Friday, August 03, 2018

John Dewey on non-paternalistic, democratic self-liberation (individual and collective)

I just read, in Hilary Putnam’s Renewing Philosophy (Harvard University Press, 1992), this wonderfully incisive passage on non-paternalistic (i.e., democratic) liberation (my description)* by John Dewey, penned in his deceptively simple yet refreshing prose:

“The conception of community good may be clarified by reference to attempts of those in fixed positions of superiority to confer good upon others. History shows us that there have been benevolent despots who wish to bestow blessings on others. They have not succeeded, except when their actions have taken the indirect form of changing the conditions under which those live who are disadvantageously placed. The same principle holds of reformers and philanthropists when they try to do good to others in way which leave passive those to be benefited. There is a moral tragedy inherent in efforts to further the common good which prevent the result from being either good or common—not good, because it is at the expense of the active growth of those to be helped, and not common because these have no share in bringing the result about. The social welfare can be advanced only by means which elicit the positive interest and active energy of those to be benefited or ‘improved.’ The traditional notion of the great man, of the hero, works harm. It encourages the idea that some ‘leader’ is to show the way; others are to follow in imitation. It takes time to arouse minds from apathy and lethargy, to get them to thinking for themselves, to share in making plans, to take part in their execution. But without active cooperation both in forming aims and in carrying them out there is no possibility of a common good.”

- **Exercise tasks**:
**A.** In the Dewey post, list every task the quoted passage says it takes time to get minds to do.
**B.** Answer from the Dewey post:
(i) In what book, and from what publisher and year, did the post's writer read the passage?
(ii) According to the passage, why are such efforts "not common"?
(iii) What idea does the traditional notion of the great man encourage?
The records have no connection to the Dewey post.

- **Records supplied**:
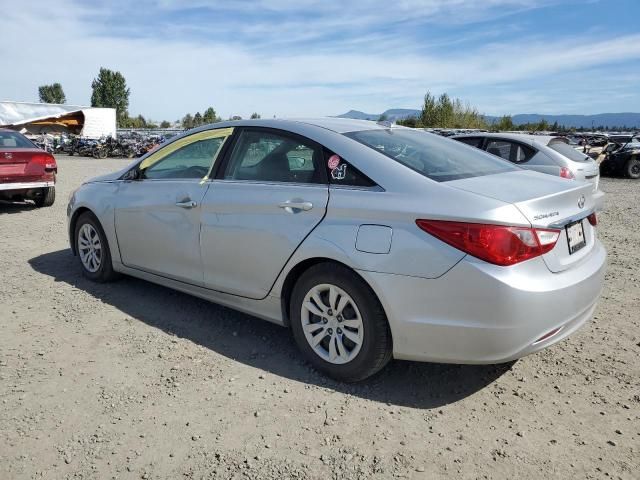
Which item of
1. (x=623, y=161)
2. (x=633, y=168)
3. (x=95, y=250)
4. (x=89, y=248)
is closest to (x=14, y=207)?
(x=89, y=248)

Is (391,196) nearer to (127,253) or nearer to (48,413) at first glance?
(48,413)

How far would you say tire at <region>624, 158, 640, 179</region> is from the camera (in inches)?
707

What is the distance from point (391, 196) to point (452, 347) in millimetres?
896

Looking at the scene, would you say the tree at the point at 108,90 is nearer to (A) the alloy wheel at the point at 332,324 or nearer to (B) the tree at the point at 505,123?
(B) the tree at the point at 505,123

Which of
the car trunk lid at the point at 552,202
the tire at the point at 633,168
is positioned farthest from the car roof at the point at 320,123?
the tire at the point at 633,168

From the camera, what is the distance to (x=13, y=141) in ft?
30.1

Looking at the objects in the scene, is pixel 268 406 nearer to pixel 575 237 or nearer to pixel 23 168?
pixel 575 237

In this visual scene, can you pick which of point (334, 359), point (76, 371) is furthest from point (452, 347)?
point (76, 371)

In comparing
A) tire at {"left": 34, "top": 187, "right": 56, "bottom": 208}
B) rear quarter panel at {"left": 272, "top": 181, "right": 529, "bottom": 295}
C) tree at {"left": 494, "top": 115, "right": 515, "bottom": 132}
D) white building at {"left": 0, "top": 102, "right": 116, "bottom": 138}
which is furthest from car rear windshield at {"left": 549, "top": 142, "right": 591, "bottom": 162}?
tree at {"left": 494, "top": 115, "right": 515, "bottom": 132}

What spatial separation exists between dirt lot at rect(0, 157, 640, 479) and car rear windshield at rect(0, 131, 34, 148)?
5692 mm

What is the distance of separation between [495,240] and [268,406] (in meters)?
1.57

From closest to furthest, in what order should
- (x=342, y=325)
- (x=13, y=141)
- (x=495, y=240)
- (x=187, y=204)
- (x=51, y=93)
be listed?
(x=495, y=240) → (x=342, y=325) → (x=187, y=204) → (x=13, y=141) → (x=51, y=93)

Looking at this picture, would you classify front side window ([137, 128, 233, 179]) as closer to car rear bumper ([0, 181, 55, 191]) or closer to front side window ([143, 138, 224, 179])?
front side window ([143, 138, 224, 179])

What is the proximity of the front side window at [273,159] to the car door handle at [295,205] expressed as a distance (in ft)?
0.59
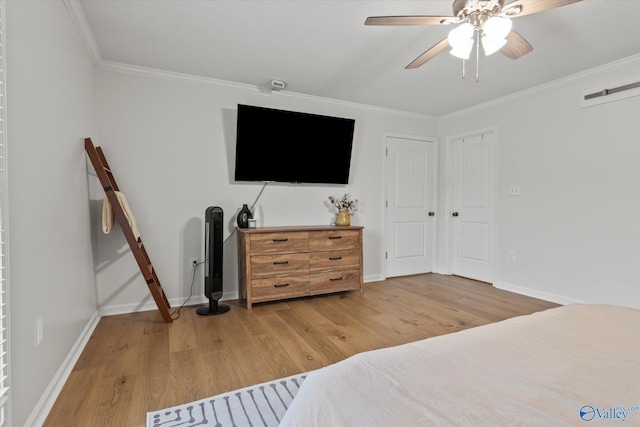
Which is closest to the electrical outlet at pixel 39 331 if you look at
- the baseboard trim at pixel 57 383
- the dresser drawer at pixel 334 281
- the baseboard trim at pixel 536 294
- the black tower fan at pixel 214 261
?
the baseboard trim at pixel 57 383

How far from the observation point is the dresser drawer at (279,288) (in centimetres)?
325

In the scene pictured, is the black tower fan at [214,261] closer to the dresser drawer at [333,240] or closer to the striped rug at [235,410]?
the dresser drawer at [333,240]

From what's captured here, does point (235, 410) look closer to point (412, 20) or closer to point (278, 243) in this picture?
point (278, 243)

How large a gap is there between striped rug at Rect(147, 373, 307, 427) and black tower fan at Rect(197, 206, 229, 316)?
1442 mm

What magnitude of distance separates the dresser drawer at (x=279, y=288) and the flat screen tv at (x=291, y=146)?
44.6 inches

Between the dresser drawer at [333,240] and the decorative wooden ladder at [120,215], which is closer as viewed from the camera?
the decorative wooden ladder at [120,215]

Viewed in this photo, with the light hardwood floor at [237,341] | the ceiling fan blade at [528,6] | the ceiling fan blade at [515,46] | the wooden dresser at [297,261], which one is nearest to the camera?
the ceiling fan blade at [528,6]

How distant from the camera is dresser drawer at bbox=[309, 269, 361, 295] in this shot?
3564 millimetres

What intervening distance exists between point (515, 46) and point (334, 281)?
2690 millimetres

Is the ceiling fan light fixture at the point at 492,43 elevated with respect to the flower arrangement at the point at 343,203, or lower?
elevated

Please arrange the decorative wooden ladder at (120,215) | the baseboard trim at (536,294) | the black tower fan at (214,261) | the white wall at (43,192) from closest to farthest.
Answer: the white wall at (43,192) → the decorative wooden ladder at (120,215) → the black tower fan at (214,261) → the baseboard trim at (536,294)

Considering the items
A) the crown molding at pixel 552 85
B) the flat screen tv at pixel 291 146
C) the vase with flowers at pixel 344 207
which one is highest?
the crown molding at pixel 552 85

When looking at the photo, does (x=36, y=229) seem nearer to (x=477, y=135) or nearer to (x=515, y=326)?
(x=515, y=326)

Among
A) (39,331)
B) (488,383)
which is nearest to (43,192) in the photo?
(39,331)
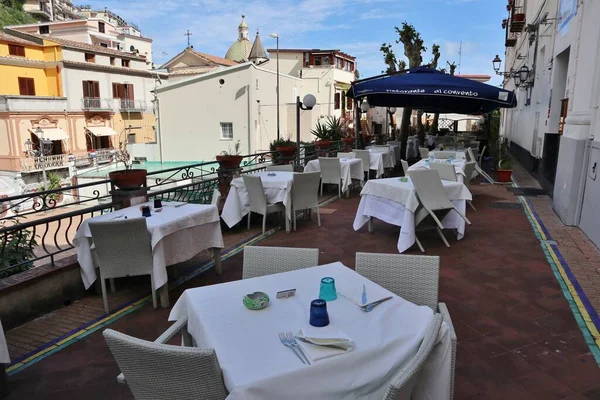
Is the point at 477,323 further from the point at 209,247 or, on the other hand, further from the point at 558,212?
the point at 558,212

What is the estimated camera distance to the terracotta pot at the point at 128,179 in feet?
15.8

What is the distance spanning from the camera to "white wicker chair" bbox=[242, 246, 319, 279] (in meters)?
2.78

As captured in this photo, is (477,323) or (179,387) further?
(477,323)

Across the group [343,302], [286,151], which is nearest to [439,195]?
[343,302]

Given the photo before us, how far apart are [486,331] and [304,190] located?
3553 millimetres

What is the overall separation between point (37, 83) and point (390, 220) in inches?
1323

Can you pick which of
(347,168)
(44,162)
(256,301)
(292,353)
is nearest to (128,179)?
(256,301)

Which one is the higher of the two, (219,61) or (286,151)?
(219,61)

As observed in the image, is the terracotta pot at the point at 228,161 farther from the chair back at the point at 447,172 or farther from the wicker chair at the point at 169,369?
the wicker chair at the point at 169,369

- **Answers per task**:
**A.** Arouse from apathy and lethargy; think for themselves; share in making plans; take part in carrying out those plans.

**B.**
(i) Hilary Putnam's Renewing Philosophy, Harvard University Press, 1992.
(ii) Those meant to be helped have no share in bringing the result about.
(iii) That some "leader" is to show the way and others are to follow in imitation.